> _Texto de origem_:
/---
SÃO PAULO, SP (FOLHAPRESS) – Um mistério de quase 50 anos que assombrava a música popular brasileira teve desfecho na última sexta-feira (12), quando a Justiça argentina informou à embaixada do Brasil em Buenos Aires que havia, por fim, identificado o corpo do pianista Francisco Tenório Cerqueira Júnior, o Tenório Jr..

Ele acompanhava Vinicius de Moraes numa turnê pelo Uruguai e pela Argentina com o baixista Azeitona, o baterista Mutinho e Toquinho no violão, poucos dias antes do golpe militar de 1976.

Na madrugada de 18 de março de 1976, após um show na renomada casa de espetáculos Gran Rex, na avenida Corrientes, Tenorinho, como era chamado carinhosamente por Vinicius, teria deixado um bilhete para Toquinho, com quem dividia um quarto no Hotel Normandie, no centro de Buenos Aires, dizendo que sairia para comprar cigarros e um lanche. Nunca mais voltou, e seu corpo jamais foi encontrado.
\---
> _Dados de origem_:
/---
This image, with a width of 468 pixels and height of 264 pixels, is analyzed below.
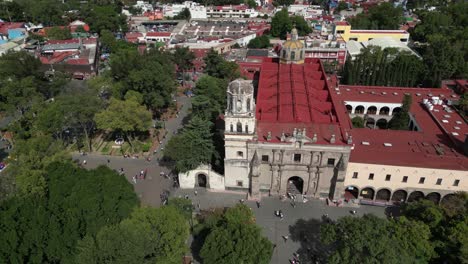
\---
> _Descrição do problema_:
Devolva, sem qualquer alteração, tudo o que o texto sobre Tenório Jr. traz desde "Na madrugada de" até "jamais foi encontrado.". Baseie-se somente no texto para responder.

> _Solução da tarefa_:
Na madrugada de 18 de março de 1976, após um show na renomada casa de espetáculos Gran Rex, na avenida Corrientes, Tenorinho, como era chamado carinhosamente por Vinicius, teria deixado um bilhete para Toquinho, com quem dividia um quarto no Hotel Normandie, no centro de Buenos Aires, dizendo que sairia para comprar cigarros e um lanche. Nunca mais voltou, e seu corpo jamais foi encontrado.